The order, and Clark’s communication to local Board of Health members, states that she has “accepted a position outside of the state of Washington and thus will be resigning her position” on Sept. 16.

The local board has asked for bids from firms that will recruit Clark’s replacement, Kuney said. The district is collecting proposals through Friday, followed by advertising and interviews. During that time, the district will be run by a combination of the health officer, Francisco Velázquez, and other administrative staff, Kuney said.
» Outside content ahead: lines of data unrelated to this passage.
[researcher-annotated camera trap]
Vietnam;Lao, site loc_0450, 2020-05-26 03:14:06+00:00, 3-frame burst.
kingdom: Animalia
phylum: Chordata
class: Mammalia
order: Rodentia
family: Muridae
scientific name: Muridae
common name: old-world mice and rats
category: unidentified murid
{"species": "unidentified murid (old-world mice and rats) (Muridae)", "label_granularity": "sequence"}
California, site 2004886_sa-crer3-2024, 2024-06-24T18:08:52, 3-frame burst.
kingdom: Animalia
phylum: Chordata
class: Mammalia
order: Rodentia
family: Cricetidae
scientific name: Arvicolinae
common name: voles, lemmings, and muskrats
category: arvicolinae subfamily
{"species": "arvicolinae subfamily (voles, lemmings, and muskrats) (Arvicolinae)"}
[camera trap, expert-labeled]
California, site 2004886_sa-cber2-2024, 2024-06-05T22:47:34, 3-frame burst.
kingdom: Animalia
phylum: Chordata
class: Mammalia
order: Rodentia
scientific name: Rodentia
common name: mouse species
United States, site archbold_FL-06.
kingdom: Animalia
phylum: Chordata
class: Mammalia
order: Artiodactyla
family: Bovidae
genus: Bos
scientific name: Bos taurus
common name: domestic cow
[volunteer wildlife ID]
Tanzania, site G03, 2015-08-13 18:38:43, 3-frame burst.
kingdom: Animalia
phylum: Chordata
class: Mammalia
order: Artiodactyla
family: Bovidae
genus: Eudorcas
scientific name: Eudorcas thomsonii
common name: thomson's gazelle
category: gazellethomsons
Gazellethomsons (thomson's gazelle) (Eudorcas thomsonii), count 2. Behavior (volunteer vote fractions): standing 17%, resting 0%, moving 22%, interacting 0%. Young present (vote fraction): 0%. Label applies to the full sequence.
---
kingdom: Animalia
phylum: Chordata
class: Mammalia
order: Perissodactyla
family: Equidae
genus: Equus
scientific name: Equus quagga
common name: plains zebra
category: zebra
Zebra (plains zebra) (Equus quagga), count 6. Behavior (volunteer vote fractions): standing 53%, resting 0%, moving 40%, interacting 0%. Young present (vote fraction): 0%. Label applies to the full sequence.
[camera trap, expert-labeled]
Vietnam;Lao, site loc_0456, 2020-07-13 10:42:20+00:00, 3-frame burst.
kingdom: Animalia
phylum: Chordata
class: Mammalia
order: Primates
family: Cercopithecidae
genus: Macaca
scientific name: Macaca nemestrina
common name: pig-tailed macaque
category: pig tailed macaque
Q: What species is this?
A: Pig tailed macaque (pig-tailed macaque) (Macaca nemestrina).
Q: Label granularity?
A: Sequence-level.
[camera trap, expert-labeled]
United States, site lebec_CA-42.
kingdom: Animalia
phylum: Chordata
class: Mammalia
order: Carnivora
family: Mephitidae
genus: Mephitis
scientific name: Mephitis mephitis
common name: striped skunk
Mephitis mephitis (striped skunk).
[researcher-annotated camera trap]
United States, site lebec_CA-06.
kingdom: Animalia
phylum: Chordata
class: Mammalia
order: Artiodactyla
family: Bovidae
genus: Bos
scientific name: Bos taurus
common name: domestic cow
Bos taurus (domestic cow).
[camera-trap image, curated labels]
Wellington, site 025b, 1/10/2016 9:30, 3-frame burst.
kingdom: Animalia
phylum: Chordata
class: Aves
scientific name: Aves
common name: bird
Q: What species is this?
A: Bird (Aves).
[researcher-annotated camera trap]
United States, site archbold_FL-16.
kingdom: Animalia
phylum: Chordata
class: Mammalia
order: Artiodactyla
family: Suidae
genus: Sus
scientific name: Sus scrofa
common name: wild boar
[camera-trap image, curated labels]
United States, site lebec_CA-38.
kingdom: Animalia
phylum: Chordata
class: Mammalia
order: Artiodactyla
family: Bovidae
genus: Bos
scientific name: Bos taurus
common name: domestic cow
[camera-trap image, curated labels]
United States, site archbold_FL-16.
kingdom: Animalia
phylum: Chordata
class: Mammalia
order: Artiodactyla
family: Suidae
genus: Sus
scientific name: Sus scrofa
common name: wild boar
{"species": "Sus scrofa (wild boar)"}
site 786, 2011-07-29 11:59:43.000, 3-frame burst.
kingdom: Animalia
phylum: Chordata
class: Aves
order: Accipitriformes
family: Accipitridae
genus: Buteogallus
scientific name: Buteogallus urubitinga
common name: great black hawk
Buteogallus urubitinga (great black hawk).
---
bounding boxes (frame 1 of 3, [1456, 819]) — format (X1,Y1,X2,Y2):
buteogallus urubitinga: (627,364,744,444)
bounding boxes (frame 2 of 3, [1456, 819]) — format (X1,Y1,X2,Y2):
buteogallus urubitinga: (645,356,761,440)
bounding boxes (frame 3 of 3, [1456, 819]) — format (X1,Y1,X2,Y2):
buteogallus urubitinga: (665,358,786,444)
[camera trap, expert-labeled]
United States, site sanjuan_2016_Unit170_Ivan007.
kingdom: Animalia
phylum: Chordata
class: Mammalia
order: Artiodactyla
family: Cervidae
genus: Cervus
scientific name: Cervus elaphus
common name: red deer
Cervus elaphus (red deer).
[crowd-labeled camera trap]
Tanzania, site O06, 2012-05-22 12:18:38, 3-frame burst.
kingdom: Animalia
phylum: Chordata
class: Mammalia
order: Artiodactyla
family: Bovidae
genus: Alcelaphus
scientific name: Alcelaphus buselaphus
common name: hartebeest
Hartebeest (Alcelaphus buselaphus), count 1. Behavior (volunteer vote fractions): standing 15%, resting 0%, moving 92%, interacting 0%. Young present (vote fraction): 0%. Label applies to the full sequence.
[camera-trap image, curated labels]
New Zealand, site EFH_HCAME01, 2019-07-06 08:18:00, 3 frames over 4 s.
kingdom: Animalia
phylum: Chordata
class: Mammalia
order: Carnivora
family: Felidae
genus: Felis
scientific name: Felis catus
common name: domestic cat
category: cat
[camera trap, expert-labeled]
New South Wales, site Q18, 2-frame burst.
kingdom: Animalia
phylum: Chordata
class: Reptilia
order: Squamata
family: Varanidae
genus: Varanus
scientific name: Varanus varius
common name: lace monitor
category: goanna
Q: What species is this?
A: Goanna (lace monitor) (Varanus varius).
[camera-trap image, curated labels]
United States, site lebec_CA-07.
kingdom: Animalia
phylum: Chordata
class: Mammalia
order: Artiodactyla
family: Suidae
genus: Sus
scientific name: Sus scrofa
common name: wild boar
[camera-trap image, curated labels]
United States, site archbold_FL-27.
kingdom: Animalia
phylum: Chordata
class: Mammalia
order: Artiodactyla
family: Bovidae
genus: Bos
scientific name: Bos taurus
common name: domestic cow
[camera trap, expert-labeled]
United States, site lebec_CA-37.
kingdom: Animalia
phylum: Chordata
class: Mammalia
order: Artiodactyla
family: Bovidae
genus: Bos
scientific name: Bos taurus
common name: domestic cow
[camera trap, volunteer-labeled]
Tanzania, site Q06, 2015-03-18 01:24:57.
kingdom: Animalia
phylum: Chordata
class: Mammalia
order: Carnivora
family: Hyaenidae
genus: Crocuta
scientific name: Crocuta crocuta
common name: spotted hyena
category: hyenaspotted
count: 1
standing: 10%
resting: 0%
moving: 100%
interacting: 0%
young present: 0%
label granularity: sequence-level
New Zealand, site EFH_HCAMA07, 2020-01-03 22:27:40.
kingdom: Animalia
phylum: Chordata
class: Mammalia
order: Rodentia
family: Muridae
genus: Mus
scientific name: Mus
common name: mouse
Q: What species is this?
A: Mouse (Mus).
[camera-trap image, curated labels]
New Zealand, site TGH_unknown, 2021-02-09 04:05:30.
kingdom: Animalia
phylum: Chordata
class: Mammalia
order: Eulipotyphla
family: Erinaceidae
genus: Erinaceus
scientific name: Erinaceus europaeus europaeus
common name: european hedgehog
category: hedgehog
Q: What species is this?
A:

The next administrative officer will serve at the pleasure of a local health board that has the potential for turnover over the next several months and years due to recent actions by the Spokane County Commission and a change in how commission members are elected. The board’s membership, changed by the commission in response to new state law, includes three members of the commission who will have to be picked from five when that panel expands to five members after this fall’s election.

Three of the eight members of the local health board are also selected by a majority of the County Commission to two-year terms.

Lutz has sued the local health board and Clark, alleging wrongful termination and defamation, in federal court. A jury trial in that case is scheduled for October 2023.